_What the task requires_
Quote the passage of the Lakeland Senior High School text from "Lakeland Senior High School is" up to and including "Florida Military Academy.".

_Selected excerpt_
○ ○ ○ ○ ○ ○ ○

Lakeland Senior High School is the oldest public high school in Lakeland, Florida, United States. It is part of Polk County Public Schools. Lakeland Senior High School was the original high school in the city. It also shares its campus with Lois Cowles Harrison Center for the Visual and Performing Arts. Harrison students attend academic classes at Lakeland Senior High School.

Athletics
The school's athletic teams are known as the Lakeland Dreadnaughts. Lakeland's football team has won eight state championships, in 1986, 1996, 1999, 2004, 2005, 2006, 2018 and 2022. The Dreadnaughts have played their home football games at Thomas W. Bryant Stadium since 1941. They won their inaugural game at the stadium on September 26, 1941, 33–0 over the Florida Military Academy.

Band
The Lakeland Senior High School Band was founded in 1924.

○ ○ ○ ○ ○ ○ ○

_Provided material_
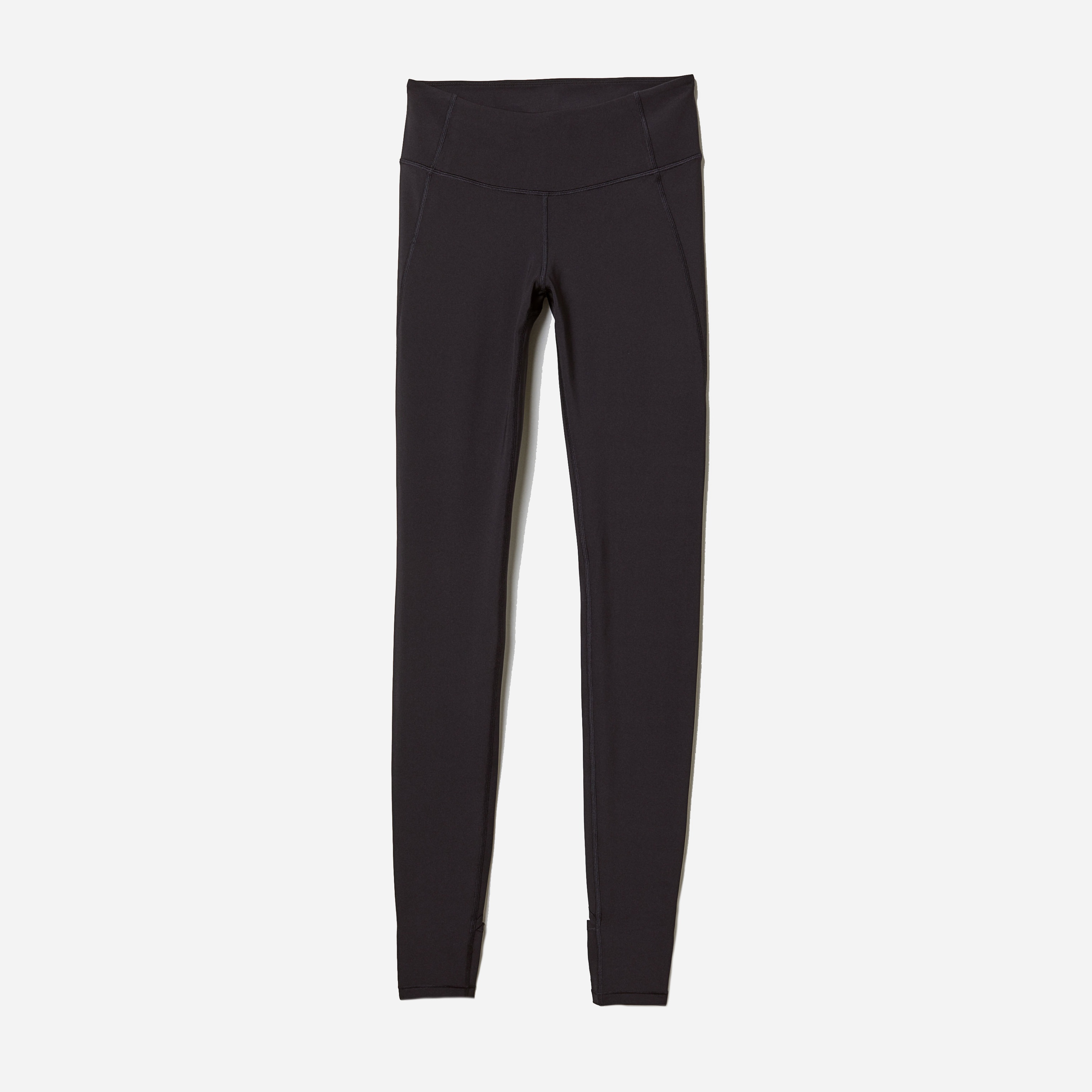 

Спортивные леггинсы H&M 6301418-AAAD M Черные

○ ○ ○ ○ ○ ○ ○

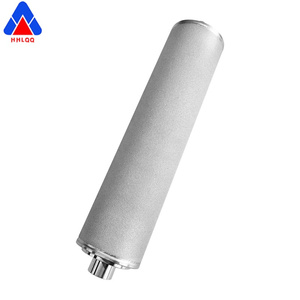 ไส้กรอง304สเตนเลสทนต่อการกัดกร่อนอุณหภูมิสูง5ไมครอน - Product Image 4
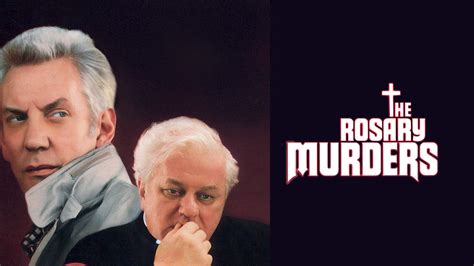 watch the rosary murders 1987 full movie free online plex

○ ○ ○ ○ ○ ○ ○

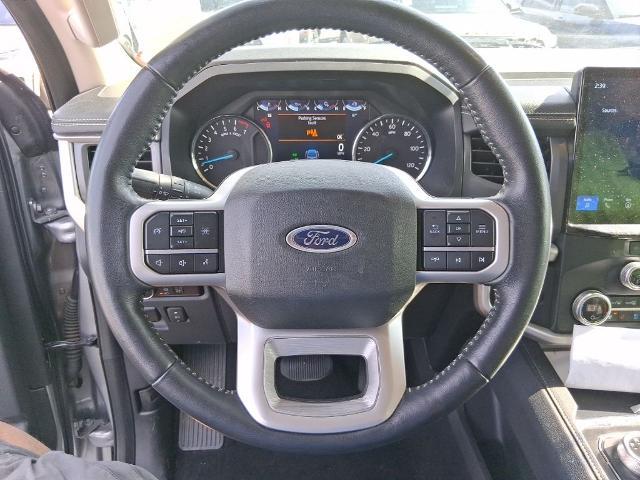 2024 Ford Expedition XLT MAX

○ ○ ○ ○ ○ ○ ○

_Expected output_
Lakeland Senior High School is the oldest public high school in Lakeland, Florida, United States. It is part of Polk County Public Schools. Lakeland Senior High School was the original high school in the city. It also shares its campus with Lois Cowles Harrison Center for the Visual and Performing Arts. Harrison students attend academic classes at Lakeland Senior High School.

Athletics
The school's athletic teams are known as the Lakeland Dreadnaughts. Lakeland's football team has won eight state championships, in 1986, 1996, 1999, 2004, 2005, 2006, 2018 and 2022. The Dreadnaughts have played their home football games at Thomas W. Bryant Stadium since 1941. They won their inaugural game at the stadium on September 26, 1941, 33–0 over the Florida Military Academy.